When my package arrived, I was immediately impressed.
And I dug right into reading about how the yarn wrapped in the light blue paper found its way to my hands. I was wowed by the images of Kyrgyzstan and the Kyrgyz people, who are largely nomadic shepherds, from which this yarn originates. June Cashmere prides itself on purchasing directly from individual households who have actually combed the fiber, cutting out middle men and helping shepherds to get higher prices for their fibers.
From Krygyzstan, this fiber is transported to Belgium where it is scoured. It then travels to be dehaired in England and is spun in Scotland. From Scotland it makes its way to Maine where it is organically dyed.
And from Maine, it’s made it’s way to my hands. They talk in the literature about how Kyrgyzstan is “between East and West , along the legendary Silk Road” and I can’t help but think about this journey as the ‘Cashmere Road” that my yarn has traveled.
I selected the DK weight in the Mulberry colorway…
It’s a dusky lavender-y pink hue. I thought a lot about making a hat or a cowl, but after far too long being overly picky as I carefully scoured Ravelry for the pattern, I stumbled upon Bonnie Sennott of Blue Peninsula designs’ Fee-Bee Mitts and I knew I’d found it. Delicate and sweet, this design embodied what I saw in my sweet skein.
It took just a day to work these beauties up entirely and the seaming was quick and satisfying. These would be a fantastic little luxurious gift for a loved one and these likely will be as my daughter has of course already claimed them. Of course she has, right?
I found the yarn to have a wonderful depth of color and having had other cashmere yarns that have been prone to splitting, I used needles with blunter tips. I’m happy to report that it really was not an issue with this yarn though. This yarn knit like a dream.

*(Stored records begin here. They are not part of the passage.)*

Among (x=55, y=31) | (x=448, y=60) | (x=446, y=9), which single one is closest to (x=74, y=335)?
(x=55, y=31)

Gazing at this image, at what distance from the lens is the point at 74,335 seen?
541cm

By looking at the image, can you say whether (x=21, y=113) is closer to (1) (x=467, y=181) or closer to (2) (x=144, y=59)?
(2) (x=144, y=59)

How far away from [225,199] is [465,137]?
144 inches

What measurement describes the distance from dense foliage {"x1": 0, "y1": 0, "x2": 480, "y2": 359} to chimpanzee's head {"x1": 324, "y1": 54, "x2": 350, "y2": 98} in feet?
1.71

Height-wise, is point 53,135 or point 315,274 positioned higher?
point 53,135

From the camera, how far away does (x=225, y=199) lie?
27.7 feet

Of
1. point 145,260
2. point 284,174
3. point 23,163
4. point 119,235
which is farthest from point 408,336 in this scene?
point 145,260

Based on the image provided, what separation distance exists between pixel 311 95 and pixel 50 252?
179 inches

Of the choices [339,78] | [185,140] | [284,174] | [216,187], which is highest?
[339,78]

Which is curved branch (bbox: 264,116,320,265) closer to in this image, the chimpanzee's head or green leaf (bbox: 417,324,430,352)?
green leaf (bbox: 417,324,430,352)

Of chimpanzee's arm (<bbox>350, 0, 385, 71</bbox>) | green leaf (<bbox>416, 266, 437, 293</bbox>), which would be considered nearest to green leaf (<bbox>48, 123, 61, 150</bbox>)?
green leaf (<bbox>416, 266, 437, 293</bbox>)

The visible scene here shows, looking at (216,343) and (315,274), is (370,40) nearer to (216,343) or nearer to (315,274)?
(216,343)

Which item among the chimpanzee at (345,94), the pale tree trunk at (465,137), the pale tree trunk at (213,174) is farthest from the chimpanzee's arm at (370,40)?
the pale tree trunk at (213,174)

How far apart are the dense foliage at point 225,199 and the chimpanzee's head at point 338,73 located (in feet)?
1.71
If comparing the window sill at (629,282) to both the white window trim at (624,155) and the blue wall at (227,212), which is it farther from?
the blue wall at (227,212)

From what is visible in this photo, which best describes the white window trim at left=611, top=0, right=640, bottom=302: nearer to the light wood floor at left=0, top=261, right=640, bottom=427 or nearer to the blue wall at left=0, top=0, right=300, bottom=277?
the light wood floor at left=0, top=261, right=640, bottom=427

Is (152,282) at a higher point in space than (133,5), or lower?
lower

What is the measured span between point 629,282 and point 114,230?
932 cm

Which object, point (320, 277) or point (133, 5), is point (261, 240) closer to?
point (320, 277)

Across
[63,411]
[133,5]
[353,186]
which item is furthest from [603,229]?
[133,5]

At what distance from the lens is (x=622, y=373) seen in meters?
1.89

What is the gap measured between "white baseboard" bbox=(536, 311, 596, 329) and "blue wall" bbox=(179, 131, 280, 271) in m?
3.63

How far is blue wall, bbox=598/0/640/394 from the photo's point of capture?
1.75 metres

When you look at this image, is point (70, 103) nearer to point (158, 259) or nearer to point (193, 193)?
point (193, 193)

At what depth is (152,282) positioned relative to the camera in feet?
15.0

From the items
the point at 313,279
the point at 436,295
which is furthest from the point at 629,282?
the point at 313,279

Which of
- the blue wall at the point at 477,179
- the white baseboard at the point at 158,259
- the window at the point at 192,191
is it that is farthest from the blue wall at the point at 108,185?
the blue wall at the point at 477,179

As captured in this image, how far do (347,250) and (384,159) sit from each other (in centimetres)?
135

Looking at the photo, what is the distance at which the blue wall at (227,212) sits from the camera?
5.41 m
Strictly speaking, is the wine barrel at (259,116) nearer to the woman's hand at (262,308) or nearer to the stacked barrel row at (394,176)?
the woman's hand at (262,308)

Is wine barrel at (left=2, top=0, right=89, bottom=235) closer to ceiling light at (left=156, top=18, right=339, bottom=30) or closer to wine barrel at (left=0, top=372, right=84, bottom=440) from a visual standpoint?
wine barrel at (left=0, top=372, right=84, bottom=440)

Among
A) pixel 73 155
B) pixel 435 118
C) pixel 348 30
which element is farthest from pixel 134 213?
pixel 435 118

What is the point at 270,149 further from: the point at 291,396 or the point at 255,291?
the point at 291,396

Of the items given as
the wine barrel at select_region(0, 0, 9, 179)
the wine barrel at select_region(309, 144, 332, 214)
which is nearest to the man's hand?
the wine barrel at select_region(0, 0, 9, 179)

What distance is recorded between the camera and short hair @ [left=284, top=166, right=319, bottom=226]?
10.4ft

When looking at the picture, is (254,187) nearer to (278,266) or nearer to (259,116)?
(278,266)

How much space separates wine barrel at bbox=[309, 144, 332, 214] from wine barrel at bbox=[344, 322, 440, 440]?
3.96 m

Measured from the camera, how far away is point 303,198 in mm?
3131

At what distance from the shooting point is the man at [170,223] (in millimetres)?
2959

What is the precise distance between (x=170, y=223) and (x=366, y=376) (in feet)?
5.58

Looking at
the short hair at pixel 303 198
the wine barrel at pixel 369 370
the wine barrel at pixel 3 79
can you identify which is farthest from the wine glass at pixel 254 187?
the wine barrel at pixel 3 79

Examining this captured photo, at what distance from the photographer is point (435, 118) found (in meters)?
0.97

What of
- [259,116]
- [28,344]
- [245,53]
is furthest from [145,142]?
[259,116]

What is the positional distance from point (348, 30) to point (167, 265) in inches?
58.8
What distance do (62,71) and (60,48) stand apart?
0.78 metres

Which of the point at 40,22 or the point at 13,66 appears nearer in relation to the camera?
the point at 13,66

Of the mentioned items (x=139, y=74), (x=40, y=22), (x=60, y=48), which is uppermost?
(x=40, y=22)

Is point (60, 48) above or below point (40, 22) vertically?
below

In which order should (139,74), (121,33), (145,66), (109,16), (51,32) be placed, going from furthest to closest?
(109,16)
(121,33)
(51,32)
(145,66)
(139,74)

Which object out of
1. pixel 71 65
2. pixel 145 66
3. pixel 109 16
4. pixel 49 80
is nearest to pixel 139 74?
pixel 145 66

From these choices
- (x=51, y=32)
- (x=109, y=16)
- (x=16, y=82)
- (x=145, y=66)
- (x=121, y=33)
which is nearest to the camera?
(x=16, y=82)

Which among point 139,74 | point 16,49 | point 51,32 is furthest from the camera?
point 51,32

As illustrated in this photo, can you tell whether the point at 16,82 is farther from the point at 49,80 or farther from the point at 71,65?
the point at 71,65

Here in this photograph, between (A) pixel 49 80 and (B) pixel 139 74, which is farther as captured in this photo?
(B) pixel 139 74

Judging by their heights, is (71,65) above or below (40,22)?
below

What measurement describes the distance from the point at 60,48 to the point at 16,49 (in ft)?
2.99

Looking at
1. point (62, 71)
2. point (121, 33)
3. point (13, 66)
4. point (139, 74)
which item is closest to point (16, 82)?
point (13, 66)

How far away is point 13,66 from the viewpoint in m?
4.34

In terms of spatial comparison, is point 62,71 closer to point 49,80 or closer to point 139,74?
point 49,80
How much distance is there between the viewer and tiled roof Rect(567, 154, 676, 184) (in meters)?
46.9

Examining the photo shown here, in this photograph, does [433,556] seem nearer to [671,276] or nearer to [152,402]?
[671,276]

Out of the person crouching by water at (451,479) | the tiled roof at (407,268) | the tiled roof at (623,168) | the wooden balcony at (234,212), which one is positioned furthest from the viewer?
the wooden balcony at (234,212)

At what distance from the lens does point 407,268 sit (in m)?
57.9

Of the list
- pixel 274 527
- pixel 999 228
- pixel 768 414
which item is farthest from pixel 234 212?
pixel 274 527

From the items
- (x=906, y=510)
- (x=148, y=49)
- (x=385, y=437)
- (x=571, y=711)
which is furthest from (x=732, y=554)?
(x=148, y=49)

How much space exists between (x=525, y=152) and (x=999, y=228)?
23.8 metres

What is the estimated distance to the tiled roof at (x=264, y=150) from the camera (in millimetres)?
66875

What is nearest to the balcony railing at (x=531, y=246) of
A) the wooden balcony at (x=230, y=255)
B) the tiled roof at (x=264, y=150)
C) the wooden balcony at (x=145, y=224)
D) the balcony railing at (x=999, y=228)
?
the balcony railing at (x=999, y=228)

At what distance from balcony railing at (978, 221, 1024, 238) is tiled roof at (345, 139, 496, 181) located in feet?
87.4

All in all, I will definitely be keeping June Cashmere on my short list. It’s worth noting that they have a beautiful array of colors that are available in both DK and lace weight yarns as well as a nice variety of in-house patterns that highlight the elegance of this yarn. From the socially responsible harvesting of the yarn to the beauty of the finished product, I think this is a wonderful option available for hand knitters. Whether you’re purchasing a skein or two for your favorite knitter, treating yourself, or knitting for a friend, I don’t think you’ll be disappointed with June Cashmere.